**COMPLETE THE FOLLOWING**.
• A. According to the day trading passage, what minimum account balance does the Pattern Day Trader rule require?
• B. Write the next part of the day trading passage, starting after its final sentence.

**GIVEN PASSAGE**.
__________________________________________________
Analysis from Apr 18, 2026

What Is Day Trading?

Day trading is a trading style where all positions are opened and closed within the same trading session. No positions are held overnight, eliminating the risk of adverse gaps or after-hours news. Day traders profit from short-term price fluctuations, typically holding positions for minutes to hours.

The approach requires constant attention during market hours, as positions must be monitored and managed in real time. Day traders use intraday charts (1-minute, 5-minute, 15-minute) and make multiple trades per day, aiming for small but consistent gains that accumulate over time.

Common Day Trading Strategies

Momentum trading involves buying stocks showing strong intraday momentum (price and volume surging) and riding the move for a short-term profit. Traders scan for stocks gapping up on news, unusually high volume, or breaking intraday resistance levels.

Scalping is an extreme form of day trading where traders aim for very small profits (cents per share) on a large number of trades. Scalpers hold positions for seconds to minutes and rely on tight spreads and fast execution.

VWAP strategies use the Volume-Weighted Average Price as an intraday anchor. Traders buy pullbacks to VWAP in uptrending stocks and sell rallies to VWAP in downtrending stocks. VWAP acts as an intraday "fair value" reference.

Risks and Requirements

The Pattern Day Trader (PDT) rule in the US requires a minimum account balance of $25,000 for traders executing four or more day trades in five business days. This regulatory requirement prevents undercapitalized traders from taking excessive intraday risk.

Psychological demands are intense. Day trading requires rapid decision-making under pressure, the discipline to follow rules when emotions urge otherwise, and the resilience to recover from losing days without changing a proven strategy. The constant feedback loop of wins and losses can be mentally exhausting.
__________________________________________________
**DATASET EXTRACT**.

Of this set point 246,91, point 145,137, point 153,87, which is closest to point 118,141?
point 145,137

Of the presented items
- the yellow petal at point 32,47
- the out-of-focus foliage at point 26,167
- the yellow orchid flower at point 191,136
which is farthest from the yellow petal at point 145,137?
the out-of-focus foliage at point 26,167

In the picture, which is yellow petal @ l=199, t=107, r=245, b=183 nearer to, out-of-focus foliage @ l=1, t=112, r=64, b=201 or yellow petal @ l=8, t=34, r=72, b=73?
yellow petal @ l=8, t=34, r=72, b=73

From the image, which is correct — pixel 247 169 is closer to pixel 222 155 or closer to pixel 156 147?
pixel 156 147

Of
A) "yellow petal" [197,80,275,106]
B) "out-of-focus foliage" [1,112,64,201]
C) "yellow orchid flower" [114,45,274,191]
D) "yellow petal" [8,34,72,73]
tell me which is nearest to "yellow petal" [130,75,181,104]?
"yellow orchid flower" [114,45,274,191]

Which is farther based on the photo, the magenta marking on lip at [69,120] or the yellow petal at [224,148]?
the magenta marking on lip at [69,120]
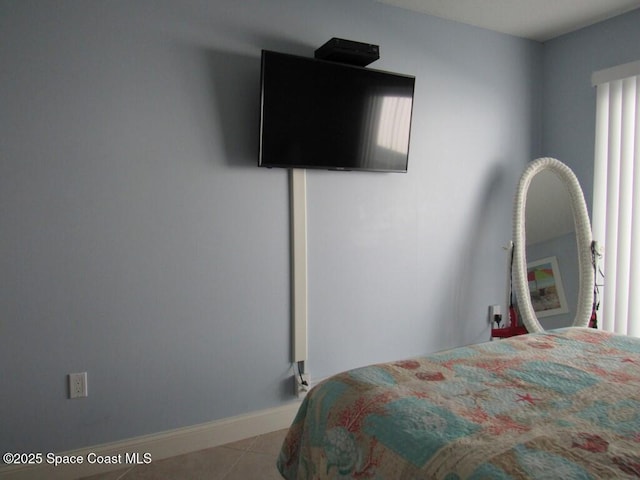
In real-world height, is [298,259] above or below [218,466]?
above

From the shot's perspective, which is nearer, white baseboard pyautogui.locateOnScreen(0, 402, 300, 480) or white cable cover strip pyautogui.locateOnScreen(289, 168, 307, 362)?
white baseboard pyautogui.locateOnScreen(0, 402, 300, 480)

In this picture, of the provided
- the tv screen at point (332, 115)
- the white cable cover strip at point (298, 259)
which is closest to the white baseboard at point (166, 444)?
__________________________________________________
**FINAL RESULTS**.
• A. $25,000

• B.
Transaction costs are a significant factor because of the high trade frequency. Even with commission-free brokers, the bid-ask spread represents a cost on every round trip. These costs accumulate quickly and must be overcome before a profit can be earned.

Frequently Asked Questions

What do you need to start day trading?
In the US, day traders who execute four or more day trades within five business days are classified as Pattern Day Traders and must maintain at least $25,000 in their margin account. Beyond capital, day traders need a reliable brokerage with fast execution and low commissions, a stable internet connection, a computer with multiple monitors (optional but common), and a charting platform with real-time data. Knowledge requirements include understanding of technical analysis, order types, risk management, and market microstructure. Most importantly, day traders need a tested strategy and emotional discipline.
What percentage of day traders are profitable?
Research consistently shows that the majority of day traders lose money. Studies from various markets suggest that only 10-15% of active day traders are consistently profitable over a year or more. A frequently cited study from Taiwan found that less than 5% of day traders earned consistent profits. The reasons include: transaction costs and spreads that accumulate over thousands of trades, emotional decision-making leading to poor entries and exits, over-leveraging, and the difficulty of competing against institutional algorithms. The profitable minority typically have years of experience, strict risk management, and treat trading as a business.
What is the best market for day trading?
The best market depends on the trader's capital, schedule, and experience. US equities offer wide selection and regulated markets but require $25,000 minimum for pattern day traders. Forex markets trade 24 hours on weekdays, have low barriers to entry, and offer high leverage. Futures markets (E-mini S&P 500, crude oil, etc.) offer excellent liquidity, tax advantages in the US, and lower capital requirements than stocks. Cryptocurrency markets trade 24/7 but can be highly volatile with less regulatory protection. Each market has its own characteristics, and most successful day traders focus on one or two markets rather than many.